Lire le rapport, déjà ! Pour s’appuyer sur la connaissance scientifique, plutôt que sur autre chose. Les idées ne sont pas si nouvelles, mais c’est le premier rapport qui fonde totalement ces préconisations sur des faits scientifiques. De là, il faut que les politiques s’approprient toutes les options. On leur a fait gagner trois ans de travail, maintenant il faut s’en inspirer !
On peut commencer à le faire près de chez soi, sans attendre les politiques. Construire ensemble, avec tous ceux qui sont conscients d’appartenir au même socioécosystème.
Cinq pistes pour faire face à l’effondrement de la biodiversité
Le 18 décembre, l’IPBES a publié un deuxième rapport décryptant les «changements transformateurs» à mettre en œuvre pour enrayer la destruction du vivant. En se basant sur près de 7 000 publications scientifiques, les auteur⸱es proposent cinq stratégies :
· Conserver, restaurer et régénérer la biodiversité dans les endroits d’importance. «C’est une vision assez connue et appliquée par nos parcs nationaux ou régionaux», explique Timothée Fouqueray, chercheur en socio-écologie et co-auteur du rapport.
· Transformer les secteurs les plus responsables du déclin de la nature : agriculture, pêche, foresterie, exploitations minière et fossile, construction… En France, la loi Zéro artificialisation nette (ZAN) est un bon exemple pour Timothée Fouqueray, «mais il faudrait qu’elle sorte d’une vision comptable et embarque les questions de mobilité, des villes de demain…»

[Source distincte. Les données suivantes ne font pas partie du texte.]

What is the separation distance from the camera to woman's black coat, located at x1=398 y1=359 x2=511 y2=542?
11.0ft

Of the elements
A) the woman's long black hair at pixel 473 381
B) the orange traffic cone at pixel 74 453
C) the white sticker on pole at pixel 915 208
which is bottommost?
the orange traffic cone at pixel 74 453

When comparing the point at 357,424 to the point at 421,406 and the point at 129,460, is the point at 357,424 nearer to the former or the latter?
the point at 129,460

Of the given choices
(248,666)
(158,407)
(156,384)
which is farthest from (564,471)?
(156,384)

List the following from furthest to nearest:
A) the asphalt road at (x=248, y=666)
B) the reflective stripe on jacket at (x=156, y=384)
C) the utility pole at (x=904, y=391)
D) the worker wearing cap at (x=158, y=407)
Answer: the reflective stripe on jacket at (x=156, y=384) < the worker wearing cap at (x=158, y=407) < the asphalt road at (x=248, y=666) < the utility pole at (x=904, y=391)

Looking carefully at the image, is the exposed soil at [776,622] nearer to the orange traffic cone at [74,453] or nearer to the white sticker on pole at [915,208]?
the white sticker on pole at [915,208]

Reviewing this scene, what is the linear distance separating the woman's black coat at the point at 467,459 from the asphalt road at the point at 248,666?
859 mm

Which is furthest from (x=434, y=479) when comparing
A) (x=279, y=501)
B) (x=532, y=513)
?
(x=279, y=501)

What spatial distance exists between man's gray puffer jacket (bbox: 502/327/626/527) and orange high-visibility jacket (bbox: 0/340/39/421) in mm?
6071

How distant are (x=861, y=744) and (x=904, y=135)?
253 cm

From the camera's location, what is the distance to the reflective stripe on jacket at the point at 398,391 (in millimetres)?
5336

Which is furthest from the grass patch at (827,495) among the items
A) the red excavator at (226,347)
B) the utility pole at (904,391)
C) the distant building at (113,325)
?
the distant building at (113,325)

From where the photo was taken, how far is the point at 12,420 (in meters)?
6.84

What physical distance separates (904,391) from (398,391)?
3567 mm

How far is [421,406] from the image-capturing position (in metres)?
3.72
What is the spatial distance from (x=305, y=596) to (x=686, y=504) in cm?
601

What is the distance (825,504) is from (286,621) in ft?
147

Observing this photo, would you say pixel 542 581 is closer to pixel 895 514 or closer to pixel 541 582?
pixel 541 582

· Mieux tenir compte de la nature dans l’économie et la finance. L’IPBES propose plusieurs pistes : redéfinir les indicateurs économiques comme le PIB, internaliser les coûts environnementaux, réformer les subventions aux entreprises…
· Changer nos manières de prendre des décisions. L’IPBES appelle notamment à une gouvernance plus inclusive (qui prend en compte les minorités, les acteur⸱rices locaux⸱ales, les peuples autochtones…) et adaptative, qui évolue selon les résultats observés.
· Changer de point de vue sur notre relation aux autres humains et à la nature. Livres, films, discours, éducation… la culture permet de repenser ce rapport au vivant selon Timothée Fouqueray : «Il faut changer notre vision de la nature comme d’une chose qu’on domine, ce n’est pas un décor, on en fait partie.»